Time: 25 minutes. Difficulty: beginner. Stack: ElevenLabs Dubbing Studio, a source video, and a target language.

We'll show you how to take a source clip, run it through Dubbing Studio, fix the translation, tune the voice match, and export a polished dubbed video with subtitles. By the end of this guide, you'll know how to ship a 5-minute dubbed clip in roughly 25 minutes, including review time.

  • A dubbed video file with your speaker's voice preserved across the chosen language
  • An edited transcript and translation, with manual control over each clip
  • An exported audio track plus an SRT subtitle file ready for YouTube, Vimeo or X
  • A reusable workflow you can run for every new video, in 29 supported languages
  • Note: ElevenLabs lists 29 languages as of May 2026 — the marketing copy "32+" you'll see floating around third-party blogs is outdated

Prerequisites — What You Need

This is a beginner-friendly tutorial, but a few things should be ready before you click anything. We've built this checklist after running dubs daily on our content production stack since April 2026 — these are the items that, when missing, force a restart.

Technical Requirements

  • An ElevenLabs account. Free tier works for short tests (10,000 credits per month, watermarked output). Paid Creator $22 per month gets you 121,000 credits and removes the watermark — see Try ElevenLabs Free →.
  • A source video. Accepted formats: MP3, MP4, WAV, MOV. Or paste a public URL from YouTube, Vimeo, X (Twitter) or TikTok. We recommend keeping your first test under 5 minutes.
  • A modern browser. Chrome 130+, Edge 130+, Firefox 125+ or Safari 17+. Dubbing Studio is a fully web-based editor — no install needed.
  • A stable upload connection. A 5-minute 1080p MP4 is typically 200-400 MB. Aim for 10 Mbps upload to avoid time-outs.
  • Headphones for review. You'll catch mismatched intonation faster on headphones than on laptop speakers.

Knowledge Required

  • Basic familiarity with a video editor concept (clips, timeline, transcript). If you've used CapCut, Descript, or even iMovie once, you're set.
  • Reading comprehension in your target language. Auto-translation is good, but human review is what separates a dub that lands from one that feels robotic.
  • Optional: a source transcript. If you already have one, you'll save 2-3 minutes per clip.

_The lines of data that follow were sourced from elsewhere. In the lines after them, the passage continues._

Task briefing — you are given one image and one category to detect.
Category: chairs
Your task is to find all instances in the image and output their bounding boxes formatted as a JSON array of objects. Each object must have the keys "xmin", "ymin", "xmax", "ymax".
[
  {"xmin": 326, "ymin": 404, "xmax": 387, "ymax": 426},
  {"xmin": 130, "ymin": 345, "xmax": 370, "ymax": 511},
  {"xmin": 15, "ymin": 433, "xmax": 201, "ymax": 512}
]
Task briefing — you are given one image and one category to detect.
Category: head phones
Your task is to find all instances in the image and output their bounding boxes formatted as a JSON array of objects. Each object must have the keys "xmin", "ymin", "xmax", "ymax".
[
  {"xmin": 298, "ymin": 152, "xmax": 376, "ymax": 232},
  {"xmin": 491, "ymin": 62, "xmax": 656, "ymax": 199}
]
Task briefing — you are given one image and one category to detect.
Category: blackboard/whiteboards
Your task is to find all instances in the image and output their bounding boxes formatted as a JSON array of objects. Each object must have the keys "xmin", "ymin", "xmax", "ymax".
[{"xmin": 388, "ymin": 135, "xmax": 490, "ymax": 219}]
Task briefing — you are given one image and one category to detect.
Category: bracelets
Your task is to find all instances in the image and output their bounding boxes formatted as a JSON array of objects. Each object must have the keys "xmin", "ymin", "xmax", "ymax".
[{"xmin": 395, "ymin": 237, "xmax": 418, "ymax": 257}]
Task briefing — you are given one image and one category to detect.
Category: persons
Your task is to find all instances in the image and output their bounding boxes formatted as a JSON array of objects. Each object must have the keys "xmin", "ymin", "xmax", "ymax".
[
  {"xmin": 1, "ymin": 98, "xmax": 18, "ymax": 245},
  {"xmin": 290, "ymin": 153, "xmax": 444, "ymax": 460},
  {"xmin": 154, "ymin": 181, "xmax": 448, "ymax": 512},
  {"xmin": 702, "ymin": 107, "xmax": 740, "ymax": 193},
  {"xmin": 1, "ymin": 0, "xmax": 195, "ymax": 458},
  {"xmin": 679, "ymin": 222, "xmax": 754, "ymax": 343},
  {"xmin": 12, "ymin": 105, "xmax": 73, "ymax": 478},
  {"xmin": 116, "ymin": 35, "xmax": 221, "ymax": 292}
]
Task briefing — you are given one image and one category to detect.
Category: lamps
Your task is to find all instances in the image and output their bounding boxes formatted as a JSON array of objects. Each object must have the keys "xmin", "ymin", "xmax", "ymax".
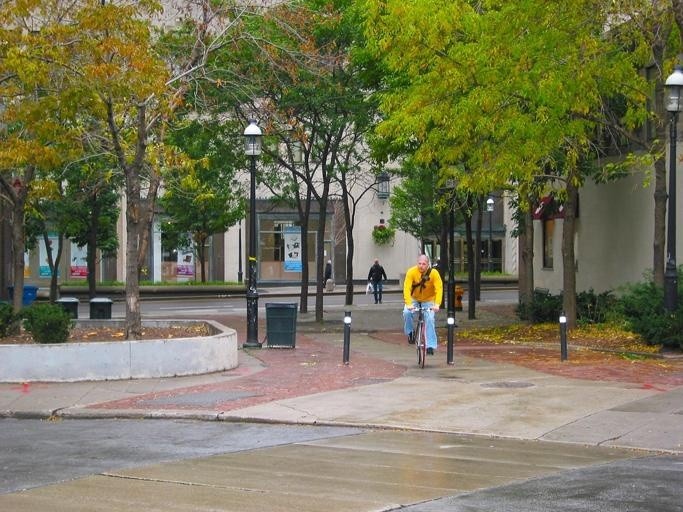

Step 1: Upload Your Source Video

Let's start with the upload. Sign in at Try ElevenLabs Free →, then open the left sidebar and click Dubbing. From the Dubbing dashboard, click Create new dub in the top-right corner.

You have two upload options:

  • Upload a file. Drag-and-drop an MP3, MP4, WAV or MOV. Max file size on paid tiers is 1 GB.
  • Paste a URL. YouTube, Vimeo, X or TikTok public links work directly — no download needed.

For our walkthrough, we'll use a 4-minute MP4 interview clip. Drop the file into the modal, then watch the progress bar — a 4-minute 1080p file uploads in about 30 seconds on a fast connection.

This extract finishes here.